From: Linus Torvalds <firstname.lastname@example.org>
Subject: Re: [patch, 2.6.10-rc2] sched: fix ->nr_uninterruptible handling
Date: Wed, 17 Nov 2004 15:54:52 GMT
On Wed, 17 Nov 2004, Ingo Molnar wrote:
> In practice this means it's 10 cycles more expensive on P3-style CPUs.
> (I think on P4 style CPUs it should be much closer to 0, but i havent
> been able to reliably time it there - cycle measurements show a 76
> cycles cost which is way out of line.)
No, it's not way out of line. It _is_ that expensive. It seems to totally
synchronize the trace cache or something.
It shows up very clearly in profiles. Spinlocks and atomic operations are
very expensive even on UP, where there are zero cache bounce issues. I'm
not kidding you - compile an SMP kernel, run it on a UP P4, and check it
out with oprofile.
I did that just a few weeks ago out of idle curiousity about some lmbench
And it's not just P4's either. It shows up on at least P-M's too, even
though that's a PPro-based core like a PIII. It's at least 22 cycles
according to my tests (certainly not 10), but it seems to have a bigger
impact than that, likely because it also ends up serializing the pipeline
around it (ie it makes the instructions _around_ it slower too, something
you don't end up seeing if you just do rdtsc which _also_ serializes).

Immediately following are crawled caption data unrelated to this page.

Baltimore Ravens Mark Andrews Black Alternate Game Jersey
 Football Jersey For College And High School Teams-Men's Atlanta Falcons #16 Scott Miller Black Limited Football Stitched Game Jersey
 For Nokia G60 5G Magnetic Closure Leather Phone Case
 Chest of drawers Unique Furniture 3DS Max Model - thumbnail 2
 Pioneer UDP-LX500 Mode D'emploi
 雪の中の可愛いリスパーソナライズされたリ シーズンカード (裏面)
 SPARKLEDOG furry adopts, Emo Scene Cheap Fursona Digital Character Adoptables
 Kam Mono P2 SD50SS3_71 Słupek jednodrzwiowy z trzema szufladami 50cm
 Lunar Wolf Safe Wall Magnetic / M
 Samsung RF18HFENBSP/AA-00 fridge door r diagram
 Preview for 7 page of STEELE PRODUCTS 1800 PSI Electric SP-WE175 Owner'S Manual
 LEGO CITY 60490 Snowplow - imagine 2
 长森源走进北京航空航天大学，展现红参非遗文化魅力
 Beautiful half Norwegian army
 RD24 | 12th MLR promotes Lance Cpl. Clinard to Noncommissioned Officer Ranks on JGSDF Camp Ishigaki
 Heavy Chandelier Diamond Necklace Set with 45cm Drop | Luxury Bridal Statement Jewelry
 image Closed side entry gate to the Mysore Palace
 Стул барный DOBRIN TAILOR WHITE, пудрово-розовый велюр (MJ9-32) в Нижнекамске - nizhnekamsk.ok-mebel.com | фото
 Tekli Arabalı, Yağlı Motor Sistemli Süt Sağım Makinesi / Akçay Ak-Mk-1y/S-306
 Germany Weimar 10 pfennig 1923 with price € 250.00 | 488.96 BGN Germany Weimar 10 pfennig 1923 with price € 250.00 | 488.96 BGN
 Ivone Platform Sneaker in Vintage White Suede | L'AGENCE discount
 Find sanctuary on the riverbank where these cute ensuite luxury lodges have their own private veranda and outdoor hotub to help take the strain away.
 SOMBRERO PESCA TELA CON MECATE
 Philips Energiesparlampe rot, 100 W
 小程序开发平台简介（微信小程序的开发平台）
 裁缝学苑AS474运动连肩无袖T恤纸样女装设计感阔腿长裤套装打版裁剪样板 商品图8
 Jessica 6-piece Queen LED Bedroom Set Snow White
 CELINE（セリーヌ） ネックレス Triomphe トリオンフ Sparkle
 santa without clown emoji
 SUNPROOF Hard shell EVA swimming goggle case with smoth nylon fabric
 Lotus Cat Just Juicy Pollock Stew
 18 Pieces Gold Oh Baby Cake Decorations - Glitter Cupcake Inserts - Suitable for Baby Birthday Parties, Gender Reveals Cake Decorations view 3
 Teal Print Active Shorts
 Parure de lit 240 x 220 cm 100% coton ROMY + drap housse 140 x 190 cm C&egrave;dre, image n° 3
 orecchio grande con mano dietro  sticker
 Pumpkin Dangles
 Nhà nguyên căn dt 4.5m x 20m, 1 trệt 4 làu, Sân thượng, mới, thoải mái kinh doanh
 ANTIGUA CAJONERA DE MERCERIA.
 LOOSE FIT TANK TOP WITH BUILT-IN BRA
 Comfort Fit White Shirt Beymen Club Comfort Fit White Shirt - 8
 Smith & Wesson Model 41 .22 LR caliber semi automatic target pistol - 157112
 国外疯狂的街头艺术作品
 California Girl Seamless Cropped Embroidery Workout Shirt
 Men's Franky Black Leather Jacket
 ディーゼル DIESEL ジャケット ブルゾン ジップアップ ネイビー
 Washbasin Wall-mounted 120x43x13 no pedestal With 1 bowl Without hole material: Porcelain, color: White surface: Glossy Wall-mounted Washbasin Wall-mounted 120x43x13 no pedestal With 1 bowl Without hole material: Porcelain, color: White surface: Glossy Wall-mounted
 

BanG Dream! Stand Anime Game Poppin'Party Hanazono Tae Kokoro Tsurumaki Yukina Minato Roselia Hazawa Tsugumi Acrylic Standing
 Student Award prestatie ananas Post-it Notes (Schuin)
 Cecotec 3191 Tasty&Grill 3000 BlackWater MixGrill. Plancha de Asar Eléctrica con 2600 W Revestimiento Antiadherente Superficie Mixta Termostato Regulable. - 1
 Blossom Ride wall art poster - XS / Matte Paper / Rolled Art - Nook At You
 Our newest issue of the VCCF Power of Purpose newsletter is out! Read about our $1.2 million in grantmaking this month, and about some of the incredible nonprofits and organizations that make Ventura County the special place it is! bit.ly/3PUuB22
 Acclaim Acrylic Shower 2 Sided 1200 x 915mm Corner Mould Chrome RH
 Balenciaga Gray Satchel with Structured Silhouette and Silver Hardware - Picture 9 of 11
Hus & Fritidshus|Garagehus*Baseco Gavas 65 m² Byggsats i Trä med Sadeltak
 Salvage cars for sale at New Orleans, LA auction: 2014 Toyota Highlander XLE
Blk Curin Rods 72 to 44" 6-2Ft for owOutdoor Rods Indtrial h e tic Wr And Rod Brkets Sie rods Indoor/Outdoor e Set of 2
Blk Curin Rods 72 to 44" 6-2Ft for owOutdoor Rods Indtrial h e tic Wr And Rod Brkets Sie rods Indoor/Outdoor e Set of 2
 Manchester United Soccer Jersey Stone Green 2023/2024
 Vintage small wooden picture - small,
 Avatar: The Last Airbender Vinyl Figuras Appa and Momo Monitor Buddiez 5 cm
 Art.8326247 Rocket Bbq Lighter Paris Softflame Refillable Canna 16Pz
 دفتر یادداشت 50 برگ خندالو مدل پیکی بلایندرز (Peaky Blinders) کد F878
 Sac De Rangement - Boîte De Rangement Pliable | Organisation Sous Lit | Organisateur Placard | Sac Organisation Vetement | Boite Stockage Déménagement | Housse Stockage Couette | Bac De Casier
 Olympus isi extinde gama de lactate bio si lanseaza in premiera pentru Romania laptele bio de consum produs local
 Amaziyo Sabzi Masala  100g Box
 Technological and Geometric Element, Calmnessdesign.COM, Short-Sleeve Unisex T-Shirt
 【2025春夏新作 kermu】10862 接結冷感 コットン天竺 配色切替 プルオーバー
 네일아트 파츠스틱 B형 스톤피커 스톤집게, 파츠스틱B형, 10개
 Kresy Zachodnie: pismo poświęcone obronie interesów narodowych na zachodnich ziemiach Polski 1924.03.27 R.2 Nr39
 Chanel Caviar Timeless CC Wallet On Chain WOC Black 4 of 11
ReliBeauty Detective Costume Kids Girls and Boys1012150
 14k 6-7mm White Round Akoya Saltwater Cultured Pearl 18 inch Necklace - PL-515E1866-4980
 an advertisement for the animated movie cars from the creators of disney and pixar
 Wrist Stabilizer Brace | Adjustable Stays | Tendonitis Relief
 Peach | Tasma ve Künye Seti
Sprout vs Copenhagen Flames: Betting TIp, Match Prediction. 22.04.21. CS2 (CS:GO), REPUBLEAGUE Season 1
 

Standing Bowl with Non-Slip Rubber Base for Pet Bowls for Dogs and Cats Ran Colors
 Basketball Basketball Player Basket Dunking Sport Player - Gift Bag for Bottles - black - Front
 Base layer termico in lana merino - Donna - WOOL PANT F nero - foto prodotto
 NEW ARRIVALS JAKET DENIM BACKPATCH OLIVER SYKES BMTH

Try lmbench some time. Just pick a UP machine, compile a UP kernel on it,
run lmbench, then compile a SMP kernel, and run it again. There's
literally a 10-20% performance hit on a lot of things. Just from a
_couple_ of locks on the paths.
Sure, some of it is actual different paths, like the VM teardown, which
on SMP is just fundamentally more expensive because we have to be more
careful. So mmap latency (delayed page frees) and file delete (delayed RCU
delete of dentry) ends up having differences of 30-40%. But the 10-20%
differences are things where the _only_ difference really is just the
totally uncontended locking.
That's on a P-M. On a P4 it is _worse_, I think.